### Work to be completed
Copy the lines below word for word, leaving out the pictures.

### Dataset content
>> start

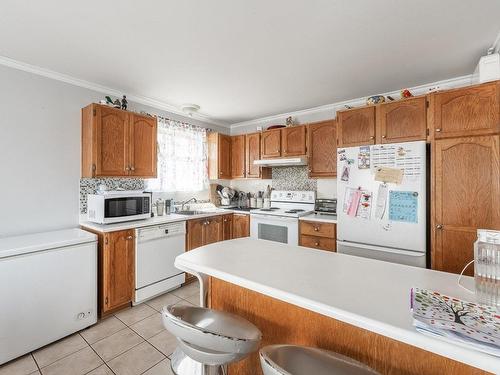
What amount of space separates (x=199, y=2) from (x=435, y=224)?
2.55 m

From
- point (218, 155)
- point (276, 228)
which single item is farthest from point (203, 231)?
point (218, 155)

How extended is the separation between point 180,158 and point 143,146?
2.57 feet

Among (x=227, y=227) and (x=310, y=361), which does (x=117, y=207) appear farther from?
(x=310, y=361)

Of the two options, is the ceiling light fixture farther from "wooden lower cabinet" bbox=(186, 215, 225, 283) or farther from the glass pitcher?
the glass pitcher

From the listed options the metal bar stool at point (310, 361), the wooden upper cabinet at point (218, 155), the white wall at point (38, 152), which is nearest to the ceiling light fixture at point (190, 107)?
the wooden upper cabinet at point (218, 155)

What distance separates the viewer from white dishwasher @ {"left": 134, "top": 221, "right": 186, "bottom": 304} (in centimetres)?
261

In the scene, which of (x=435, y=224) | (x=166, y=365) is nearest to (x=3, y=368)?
(x=166, y=365)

>> end

### Solution to this task
What amount of space separates (x=199, y=2) from (x=435, y=224)?
2.55 m

From
- point (218, 155)
- point (276, 228)
which single item is farthest from point (203, 231)?
point (218, 155)

How extended is the separation between point 180,158 and point 143,146?
2.57 feet

Among (x=227, y=227) and (x=310, y=361), which does (x=117, y=207) appear farther from?
(x=310, y=361)

Of the two options, is the ceiling light fixture farther from "wooden lower cabinet" bbox=(186, 215, 225, 283) or farther from the glass pitcher?
the glass pitcher

From the listed options the metal bar stool at point (310, 361), the wooden upper cabinet at point (218, 155), the white wall at point (38, 152), which is nearest to the ceiling light fixture at point (190, 107)?
the wooden upper cabinet at point (218, 155)

What distance separates the viewer from white dishwasher @ {"left": 134, "top": 221, "right": 186, "bottom": 304} (in centimetres)?
261

In the scene, which of (x=435, y=224) | (x=166, y=365) is nearest to (x=3, y=368)?
(x=166, y=365)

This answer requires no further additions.